The conference also included fascinating panel discussions about how some large law firms are adapting to change and are incorporating some of the latest technologies into their IT infrastructure. Unfortunately, however, many of the panel discussions included undertones of the attitudes reported on in the Altman Weill Survey. Despite overwhelming evidence that change was a prerequisite to succeeding in the 21st century, many large and mid-sized law are seemingly reluctant to adopt new technologies into their law firm processes.
But the good news gleaned from this conference is that some larger firms are adapting, spurred in part by the release of innovative legal software products by Thomson Reuters and other developers. The bad news is that lawyers who staunchly refuse to acknowledge the need to acclimate to the 21st century simply have no excuse. Legal software developers are creating products designed to help them law firms streamline the delivery of legal services and stay competitive.

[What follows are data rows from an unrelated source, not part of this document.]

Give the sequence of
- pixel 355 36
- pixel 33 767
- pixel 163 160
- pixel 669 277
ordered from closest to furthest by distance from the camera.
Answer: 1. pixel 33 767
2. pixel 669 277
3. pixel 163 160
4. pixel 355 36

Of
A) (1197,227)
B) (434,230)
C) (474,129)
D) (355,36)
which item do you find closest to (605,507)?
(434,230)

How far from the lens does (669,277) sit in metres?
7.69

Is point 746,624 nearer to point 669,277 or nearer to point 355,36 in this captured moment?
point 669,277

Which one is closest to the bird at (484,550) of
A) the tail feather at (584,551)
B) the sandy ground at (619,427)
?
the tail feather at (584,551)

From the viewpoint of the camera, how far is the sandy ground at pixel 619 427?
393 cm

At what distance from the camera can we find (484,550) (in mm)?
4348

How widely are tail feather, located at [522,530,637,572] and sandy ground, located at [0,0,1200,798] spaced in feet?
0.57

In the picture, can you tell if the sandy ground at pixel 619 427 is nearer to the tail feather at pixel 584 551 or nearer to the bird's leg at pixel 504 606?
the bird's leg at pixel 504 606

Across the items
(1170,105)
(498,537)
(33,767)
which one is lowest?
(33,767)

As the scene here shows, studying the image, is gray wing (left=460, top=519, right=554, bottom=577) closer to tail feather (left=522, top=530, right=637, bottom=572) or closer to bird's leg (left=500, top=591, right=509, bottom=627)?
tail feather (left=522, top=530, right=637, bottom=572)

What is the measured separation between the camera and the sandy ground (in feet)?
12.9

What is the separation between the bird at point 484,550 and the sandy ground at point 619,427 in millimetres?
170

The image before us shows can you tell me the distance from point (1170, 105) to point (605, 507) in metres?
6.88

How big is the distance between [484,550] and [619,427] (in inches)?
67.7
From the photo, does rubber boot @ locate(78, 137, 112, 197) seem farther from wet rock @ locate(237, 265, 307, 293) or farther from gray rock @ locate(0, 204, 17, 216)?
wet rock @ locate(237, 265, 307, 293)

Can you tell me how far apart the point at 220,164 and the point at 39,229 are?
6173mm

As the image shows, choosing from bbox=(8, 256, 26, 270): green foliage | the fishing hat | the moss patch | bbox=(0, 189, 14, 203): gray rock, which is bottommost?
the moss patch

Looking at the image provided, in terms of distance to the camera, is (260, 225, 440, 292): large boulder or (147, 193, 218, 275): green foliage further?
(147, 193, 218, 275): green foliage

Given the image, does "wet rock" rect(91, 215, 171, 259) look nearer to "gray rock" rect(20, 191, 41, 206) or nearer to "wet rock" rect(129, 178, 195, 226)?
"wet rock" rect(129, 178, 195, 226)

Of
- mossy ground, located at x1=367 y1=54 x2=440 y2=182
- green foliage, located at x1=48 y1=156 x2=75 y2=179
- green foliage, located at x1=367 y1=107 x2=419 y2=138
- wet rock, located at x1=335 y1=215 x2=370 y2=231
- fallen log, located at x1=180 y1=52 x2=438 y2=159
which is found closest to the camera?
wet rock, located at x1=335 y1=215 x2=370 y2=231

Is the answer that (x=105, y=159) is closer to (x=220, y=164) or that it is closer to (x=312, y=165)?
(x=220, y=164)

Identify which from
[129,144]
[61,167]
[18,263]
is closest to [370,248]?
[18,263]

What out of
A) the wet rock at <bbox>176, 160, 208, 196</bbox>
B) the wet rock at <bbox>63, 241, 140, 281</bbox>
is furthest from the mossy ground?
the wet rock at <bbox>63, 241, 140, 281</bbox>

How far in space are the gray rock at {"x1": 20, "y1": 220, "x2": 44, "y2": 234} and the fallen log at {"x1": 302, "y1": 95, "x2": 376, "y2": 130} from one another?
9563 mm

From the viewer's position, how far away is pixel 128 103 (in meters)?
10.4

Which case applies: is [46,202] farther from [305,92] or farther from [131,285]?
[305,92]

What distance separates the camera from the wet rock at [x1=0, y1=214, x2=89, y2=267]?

The reluctance to take advantage of cutting edge technology and instead push that task off to associates a decade from now (operating under the assumption that their firms will even be around) may be well be the cause of their demise.
Will BigLaw continue to exist in a 1990s vacuum or will the rapid pace of change inevitably burst their bubble? Who will rise and who will fall? Only time will tell, but if nothing else, it will be interesting to see how the dust settles in the coming years.